Stealing the picture from all of them is Grant, who turns his no-good greedy ham into a star part. He gets to use a variety of accents and wear cunning disguises—including as that aforementioned “very attractive nun.” He even gets to perform a full Sondheim number.



The CommuterLiam Neeson plays a 60-year-old ex-cop turned insurance salesman who rides a commuter train from Tarrytown to Manhattan and back everyday. Heading home on the day he gets laid off, baffled by how he’ll send his son to college, he’s approached by a mystery woman (Vera Farmiga) with a proposition—somebody on the train doesn’t belong, she says.
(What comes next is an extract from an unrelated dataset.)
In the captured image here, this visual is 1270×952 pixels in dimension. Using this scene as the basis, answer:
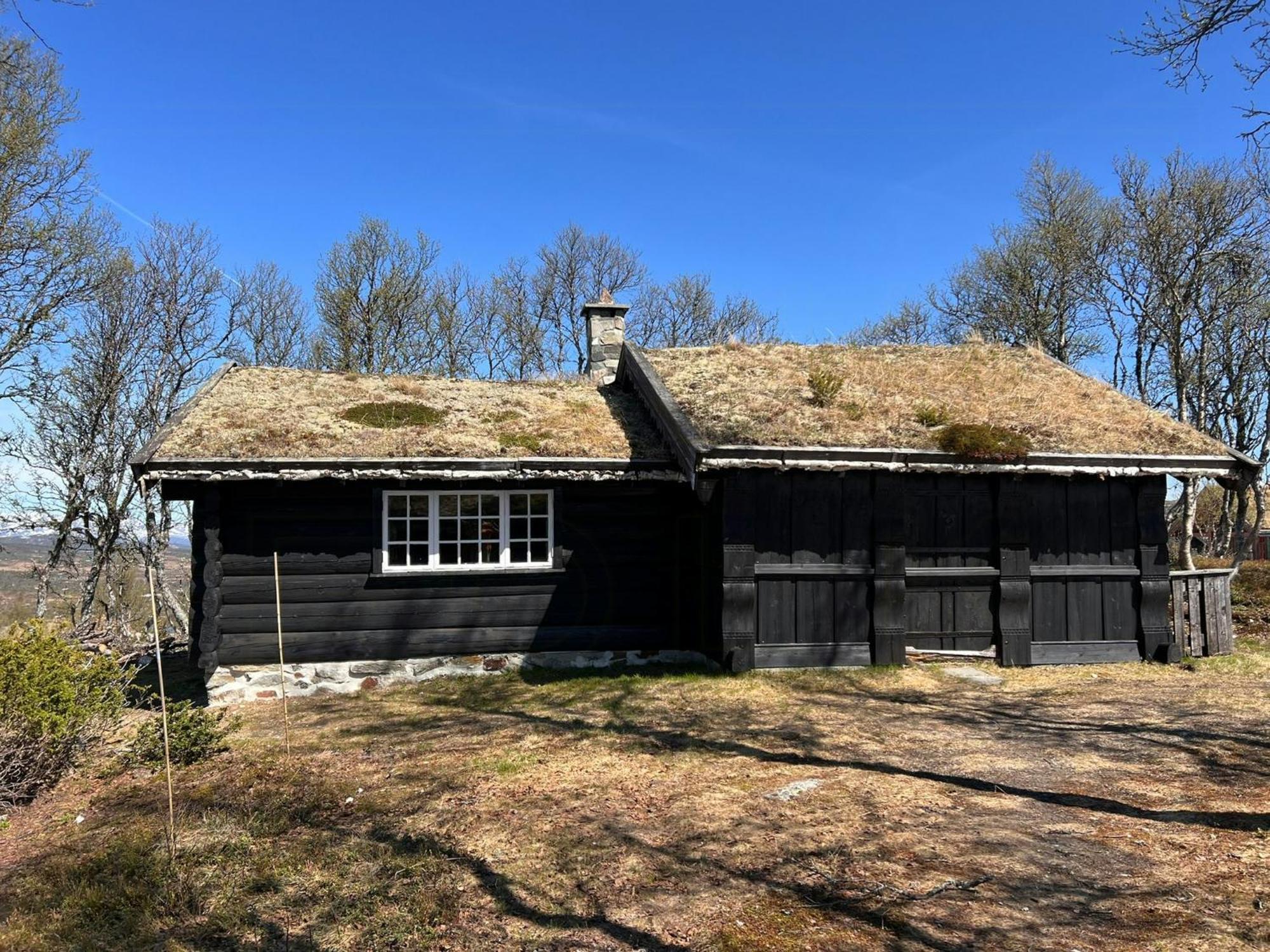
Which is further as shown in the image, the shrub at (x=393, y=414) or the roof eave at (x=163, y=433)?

He’s given a false name that the person is traveling under (he isn’t told the gender), and promised that he’ll be given $100,000 if, using his cop skills, he makes the identification for them. In a moment of weakness he takes the down payment, but quickly realizes that the people who have hired him are ruthless killers, and that he’d be dooming their target by making the ID. He also realizes that his own family is in danger.

Directed by Jaume Collet-Serra, the Spaniard behind 2015’s Run All Night and several other Liam Neeson righteous/reluctant killing sprees, this thriller pays obvious tribute to Hitchcock—overtly to Shadow of a Doubt—but is just as reminiscent of the Bruckheimer-style action excess playbook. The plot gets more convoluted, and the action more ludicrously overscaled, as the movie progresses.

But as usual, there’s Neeson at the center of it, with his quiet masculinity and his decency and his pained, sad-faced acceptance of the distasteful duty of pulverizing his enemies—it’s distasteful to him, that is; we in the audience drool for their retribution. He’s an action hero for middle-aged guys who feel ineffectual, and he delivers again here.

On the whole, The Commuter is more fun than many of Neeson’s other massacres. It doesn’t take itself too seriously, and it’s generous-hearted: especially in a Spartacus-like climatic flourish, it’s about strangers sticking up for each other.